**Source passage:**
--- --- ---
The security scanner checks for:

Hardcoded API keys (pattern: sk-[a-zA-Z0-9]{32,})
AWS keys (AKIA[0-9A-Z]{16})
Private keys (-----BEGIN.*PRIVATE KEY-----)
Passwords in code (password\s*=\s*["'][^"']+["'])

Security Scanning

Automated Scanning

All code is scanned for vulnerabilities:

PR Reviews - Automatic security scan on every PR
Pre-commit Hooks - Local scanning before commit
Pattern-based Detection - 17 built-in security rules

Running Manual Scans

# Scan a specific file
python -c "
from security.security_scanner import SecurityScanner
s = SecurityScanner()
with open('myfile.py') as f:
    findings = s.scan_content(f.read(), 'myfile.py')
    for f in findings:
        print(f'{f.severity}: {f.description}')
"

# Scan a git diff
git diff | python tools/ai-review/security/scan_diff.py

Security Rule Categories

A01: Broken Access Control - Missing auth, insecure file operations
A02: Cryptographic Failures - Weak crypto, hardcoded secrets
A03: Injection - SQL injection, command injection, XSS
A06: Vulnerable Components - Insecure imports
A07: Authentication Failures - Weak auth mechanisms
A09: Logging Failures - Security logging issues

Severity Levels

HIGH: Critical vulnerabilities requiring immediate fix
- SQL injection, command injection, hardcoded secrets
MEDIUM: Important issues requiring attention
- Missing input validation, weak crypto, XSS
LOW: Best practice violations
- TODO comments with security keywords, eval() usage

CI Failure Threshold

Configure in config.yml:

review:
  fail_on_severity: HIGH  # Fail CI if HIGH severity found

Webhook Signature Validation

Future GitHub Integration

When accepting webhooks directly (not through Gitea Actions):

from utils.webhook_sanitizer import validate_webhook_signature

# Validate webhook is from GitHub
signature = request.headers.get("X-Hub-Signature-256")
payload = request.get_data(as_text=True)
secret = os.environ["WEBHOOK_SECRET"]

if not validate_webhook_signature(payload, signature, secret):
    return "Unauthorized", 401

Important: Always validate webhook signatures to prevent:

Replay attacks
Forged webhook events
Unauthorized access

Reporting Vulnerabilities

Security Issues

If you discover a security vulnerability:

DO NOT create a public issue
Email security contact: [maintainer email]
Include:
- Description of the vulnerability
- Steps to reproduce
- Potential impact
- Suggested fix (if available)

Response Timeline

Acknowledgment: Within 48 hours
Initial Assessment: Within 1 week
Fix Development: Depends on severity
- HIGH: Within 1 week
- MEDIUM: Within 2 weeks
- LOW: Next release cycle

Security Checklist for Contributors

Before submitting a PR:

No secrets in code or config files
All user inputs are validated
No SQL injection vulnerabilities
No command injection vulnerabilities
No XSS vulnerabilities
Sensitive data is sanitized before logging
Environment variables are not exposed in workflows
Repository format validation is used
Error messages don't leak sensitive info
Security scanner passes (no HIGH severity)
--- --- ---
**Data listing:**
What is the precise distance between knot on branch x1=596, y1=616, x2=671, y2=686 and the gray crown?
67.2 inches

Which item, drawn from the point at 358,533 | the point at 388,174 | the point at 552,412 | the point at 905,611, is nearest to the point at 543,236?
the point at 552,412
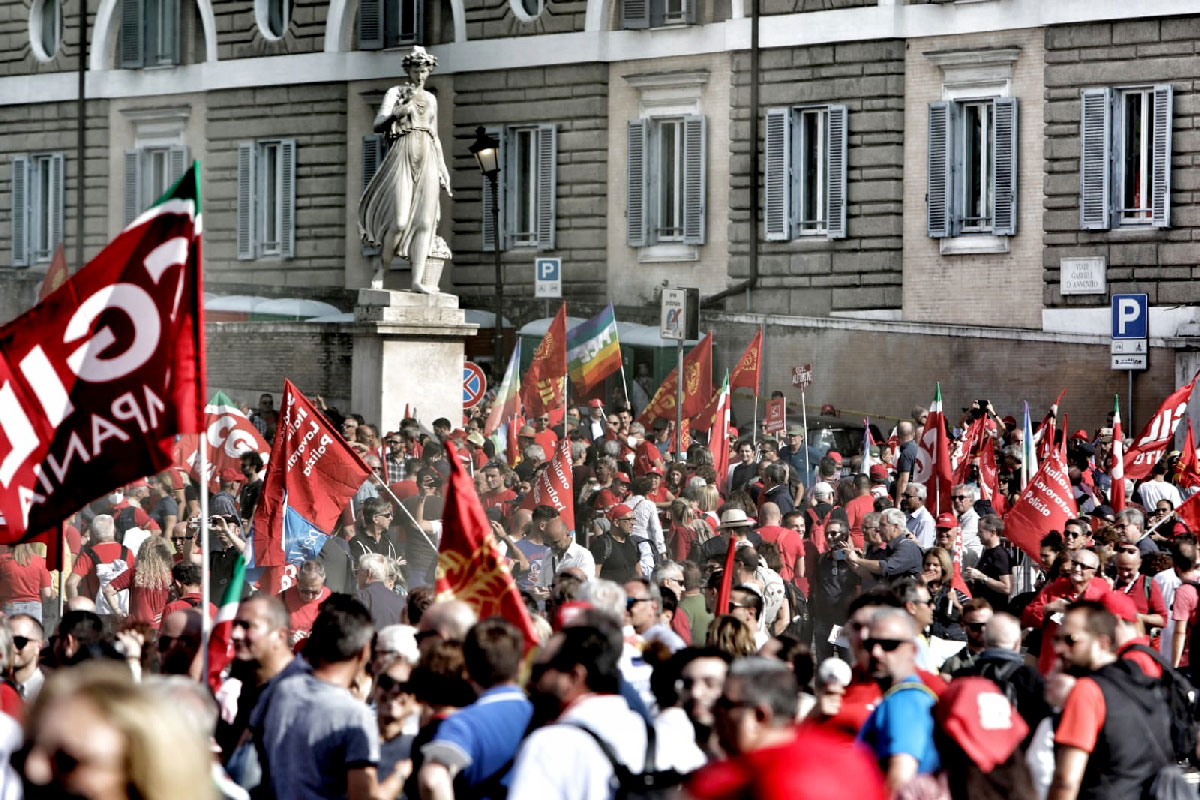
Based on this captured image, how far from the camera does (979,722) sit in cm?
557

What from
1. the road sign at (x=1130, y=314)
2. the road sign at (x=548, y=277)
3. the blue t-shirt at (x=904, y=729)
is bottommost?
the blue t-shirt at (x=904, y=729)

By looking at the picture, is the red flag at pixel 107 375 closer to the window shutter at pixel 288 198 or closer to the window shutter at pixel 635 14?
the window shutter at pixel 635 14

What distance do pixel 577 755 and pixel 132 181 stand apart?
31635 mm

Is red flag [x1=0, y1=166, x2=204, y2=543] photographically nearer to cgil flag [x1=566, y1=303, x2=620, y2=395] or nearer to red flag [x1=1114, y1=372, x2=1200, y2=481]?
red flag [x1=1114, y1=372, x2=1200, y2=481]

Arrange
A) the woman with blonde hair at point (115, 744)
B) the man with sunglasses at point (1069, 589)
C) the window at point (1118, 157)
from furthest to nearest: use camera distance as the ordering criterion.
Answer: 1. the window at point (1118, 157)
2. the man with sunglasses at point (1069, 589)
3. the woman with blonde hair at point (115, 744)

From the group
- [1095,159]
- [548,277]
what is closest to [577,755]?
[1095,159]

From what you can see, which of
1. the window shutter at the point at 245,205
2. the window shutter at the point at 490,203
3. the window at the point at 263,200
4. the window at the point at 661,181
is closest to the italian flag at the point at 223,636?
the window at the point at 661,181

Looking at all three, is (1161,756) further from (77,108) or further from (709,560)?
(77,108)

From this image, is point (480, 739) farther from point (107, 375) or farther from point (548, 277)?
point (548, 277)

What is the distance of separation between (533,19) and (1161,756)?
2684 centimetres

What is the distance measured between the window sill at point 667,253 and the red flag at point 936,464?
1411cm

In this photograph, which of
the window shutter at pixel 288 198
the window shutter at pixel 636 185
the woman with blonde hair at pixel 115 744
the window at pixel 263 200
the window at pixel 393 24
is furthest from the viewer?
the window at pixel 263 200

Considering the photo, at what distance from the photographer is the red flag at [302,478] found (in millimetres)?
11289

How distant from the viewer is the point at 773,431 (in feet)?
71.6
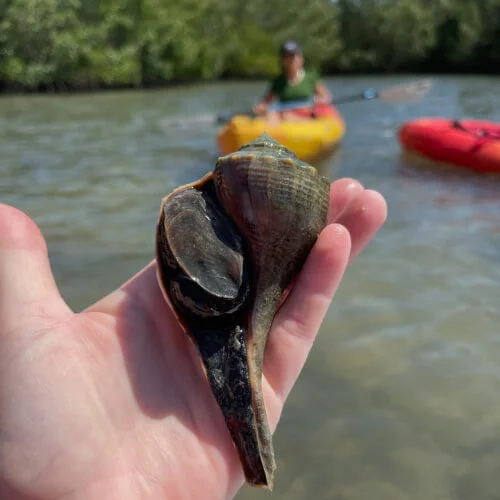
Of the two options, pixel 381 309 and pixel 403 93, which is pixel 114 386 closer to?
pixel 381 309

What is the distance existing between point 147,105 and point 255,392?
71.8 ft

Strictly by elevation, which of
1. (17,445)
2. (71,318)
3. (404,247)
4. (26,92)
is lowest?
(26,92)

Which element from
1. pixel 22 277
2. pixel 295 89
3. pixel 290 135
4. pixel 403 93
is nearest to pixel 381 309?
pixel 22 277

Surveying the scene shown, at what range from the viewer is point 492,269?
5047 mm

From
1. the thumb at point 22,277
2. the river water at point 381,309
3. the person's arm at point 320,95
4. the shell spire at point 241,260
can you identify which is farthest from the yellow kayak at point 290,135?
--- --- ---
**Exercises to complete:**
1. In the security guide, condense the paragraph that begins "HIGH: Critical vulnerabilities requiring immediate fix" into a short list that keeps its main facts.
2. From the security guide, transcribe the section that starts with the words "If you discover" and ends with "fix (if available)".

**Answers to the tasks:**
1.
- HIGH: critical, fix immediately (SQL injection, command injection, hardcoded secrets)
- MEDIUM: important, needs attention (missing input validation, weak crypto, XSS)
- LOW: best practice violations (TODO comments with security keywords, eval() usage)

2.
If you discover a security vulnerability:

DO NOT create a public issue
Email security contact: [maintainer email]
Include:
- Description of the vulnerability
- Steps to reproduce
- Potential impact
- Suggested fix (if available)